By Zacharias Strohecker, Mar. 8, 2022
Everyone likes to think they are in control of their lives, but the amount of daily manipulation every person wades through is usually more impactful than their own decisions. Algorithms designed to make you happily surrender a dollar have more sway on your mood than any good intentions you hold. We can barely regulate our lives while chained to a suggestions tab. An adult with a fully formed frontal lobe, let alone a child, barely stands a chance to cut through programming that is worth billions. We soak up algorithm-based media like a sponge in the ocean and allow influencers to toxify the waters like acidic car batteries.
A 2018 survey by Drawing the Future found that the influencer career was the fourth most aspired path for children ages 7 to 11. It is likely that sentiment is stronger now than four years ago. When I was growing up, there was a limit to the amount of programmed content available to consume. Now, with children getting phones at younger ages, they can open Pandora’s box and go nuts. “Influencer” being a top aspiration for children should worry you. Children are being set up into the same clout chasing pyramid scheme many of us still live in today.
Integrity used to be a quality we admired. An influencer is a professional shill, a huge flag saying, “I stand for whatever you pay me to stand for.” They bring what algorithms lack but need: authenticity.
Now I just said influencers are anything but authentic and I stand by that, but online generations don’t believe this. Authenticity was listed as the number one reason why young people follow influencers, based on a report from Morning Consult. It also stated 86% of Generation Z and millennials, ages 13-36, would post sponsored content for money and 20% would do it even if they didn’t like the product. The No. 1 reason for wanting to be an influencer is, “the opportunity to make a difference in the world.” Being the internet equivalent of a door-to-door salesman isn’t what I have in mind when I think about changing the world.
The immense popularity of influencers in general is a worrying trend. What does it say about the content we value? It’s mostly second-order observation. The influencer content train isn’t about creating anything original or worthwhile, but commenting and reacting. That’s its contribution. When did we become okay with being relegated to the sidelines?

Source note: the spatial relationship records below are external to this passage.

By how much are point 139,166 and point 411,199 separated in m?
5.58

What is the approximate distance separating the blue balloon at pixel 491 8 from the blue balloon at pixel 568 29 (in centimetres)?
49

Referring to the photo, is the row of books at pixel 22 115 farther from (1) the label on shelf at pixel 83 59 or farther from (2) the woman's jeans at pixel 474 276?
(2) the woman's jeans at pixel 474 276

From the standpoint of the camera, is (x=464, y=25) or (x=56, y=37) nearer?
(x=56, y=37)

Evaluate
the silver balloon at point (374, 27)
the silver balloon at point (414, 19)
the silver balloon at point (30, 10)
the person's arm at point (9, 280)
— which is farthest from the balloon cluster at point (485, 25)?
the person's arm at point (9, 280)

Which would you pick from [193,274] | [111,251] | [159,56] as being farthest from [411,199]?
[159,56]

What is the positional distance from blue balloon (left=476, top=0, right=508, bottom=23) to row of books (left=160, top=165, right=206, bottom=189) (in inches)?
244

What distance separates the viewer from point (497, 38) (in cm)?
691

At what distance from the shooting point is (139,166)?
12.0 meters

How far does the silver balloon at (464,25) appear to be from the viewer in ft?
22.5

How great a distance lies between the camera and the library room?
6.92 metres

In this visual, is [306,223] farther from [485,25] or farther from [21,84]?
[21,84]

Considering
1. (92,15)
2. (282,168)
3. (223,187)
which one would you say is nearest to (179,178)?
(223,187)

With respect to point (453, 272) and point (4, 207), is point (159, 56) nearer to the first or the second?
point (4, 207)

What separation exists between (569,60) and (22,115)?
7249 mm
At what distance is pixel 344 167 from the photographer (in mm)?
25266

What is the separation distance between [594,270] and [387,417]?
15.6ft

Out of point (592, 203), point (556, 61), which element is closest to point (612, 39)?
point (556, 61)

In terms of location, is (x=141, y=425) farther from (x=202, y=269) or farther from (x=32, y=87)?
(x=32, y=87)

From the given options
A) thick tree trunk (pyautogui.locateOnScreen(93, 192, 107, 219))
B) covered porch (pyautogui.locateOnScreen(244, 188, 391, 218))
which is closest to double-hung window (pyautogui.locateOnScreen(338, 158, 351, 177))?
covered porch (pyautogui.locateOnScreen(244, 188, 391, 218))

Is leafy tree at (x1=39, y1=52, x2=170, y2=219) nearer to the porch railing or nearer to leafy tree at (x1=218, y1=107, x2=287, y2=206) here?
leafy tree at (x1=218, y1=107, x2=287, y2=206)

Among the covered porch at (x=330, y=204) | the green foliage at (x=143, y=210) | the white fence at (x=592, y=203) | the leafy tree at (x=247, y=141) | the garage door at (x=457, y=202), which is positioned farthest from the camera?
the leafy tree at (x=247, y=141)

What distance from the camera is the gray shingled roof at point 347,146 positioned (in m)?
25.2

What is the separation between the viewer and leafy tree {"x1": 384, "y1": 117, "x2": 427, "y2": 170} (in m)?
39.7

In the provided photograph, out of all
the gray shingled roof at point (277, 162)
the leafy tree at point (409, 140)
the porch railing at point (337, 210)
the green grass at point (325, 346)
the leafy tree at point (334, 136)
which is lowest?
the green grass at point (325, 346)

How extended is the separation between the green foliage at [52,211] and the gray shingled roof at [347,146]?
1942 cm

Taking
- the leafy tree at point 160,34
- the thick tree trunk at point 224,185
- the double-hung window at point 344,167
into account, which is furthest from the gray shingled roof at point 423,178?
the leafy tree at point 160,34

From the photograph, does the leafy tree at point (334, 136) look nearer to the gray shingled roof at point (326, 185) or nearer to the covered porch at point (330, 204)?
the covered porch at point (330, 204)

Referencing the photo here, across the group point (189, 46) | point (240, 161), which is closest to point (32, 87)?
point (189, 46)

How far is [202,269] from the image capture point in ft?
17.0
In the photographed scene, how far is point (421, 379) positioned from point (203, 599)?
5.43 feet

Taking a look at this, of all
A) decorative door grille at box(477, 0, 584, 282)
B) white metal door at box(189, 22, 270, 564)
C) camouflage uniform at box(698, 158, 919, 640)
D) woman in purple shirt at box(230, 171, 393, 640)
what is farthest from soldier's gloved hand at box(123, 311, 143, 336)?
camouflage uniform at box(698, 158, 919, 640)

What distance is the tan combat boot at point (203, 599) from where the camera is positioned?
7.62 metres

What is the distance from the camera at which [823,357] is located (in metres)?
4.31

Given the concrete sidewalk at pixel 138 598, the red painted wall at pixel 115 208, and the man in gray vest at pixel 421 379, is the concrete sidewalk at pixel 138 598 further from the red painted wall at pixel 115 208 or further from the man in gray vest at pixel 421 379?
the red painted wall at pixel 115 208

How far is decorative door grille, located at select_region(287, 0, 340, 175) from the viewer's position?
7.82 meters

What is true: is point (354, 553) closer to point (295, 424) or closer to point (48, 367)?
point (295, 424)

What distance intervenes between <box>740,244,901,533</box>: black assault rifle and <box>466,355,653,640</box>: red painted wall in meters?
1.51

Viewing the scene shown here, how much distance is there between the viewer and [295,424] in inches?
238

We are even weirder than that; we enjoy watching people who watch. Now, children idolize the spectatorship, not the athletes, creators and pioneers.
Influencers give onlookers the allure of being close to the action but not playing the game. People feel sidelined, but I think it’s a mistake to feel this way, it’s all just scale. Our digital world makes us feel small, but every experience with friends and family is no less rich than that of the most influential people in the world.
The key to breaking out of algorithm click cycles is to reengage with primary experiences. Watching a movie doesn’t make you the character on screen. The reason it is easier to fall into this unrewarding loop is because it feels safer. It offers an already regulated experience that has no chance of being odious.
Creating your own lived experience always carries the risks of failure and disappointment, but these ends are more satisfying than just clicking, barely keeping a pulse.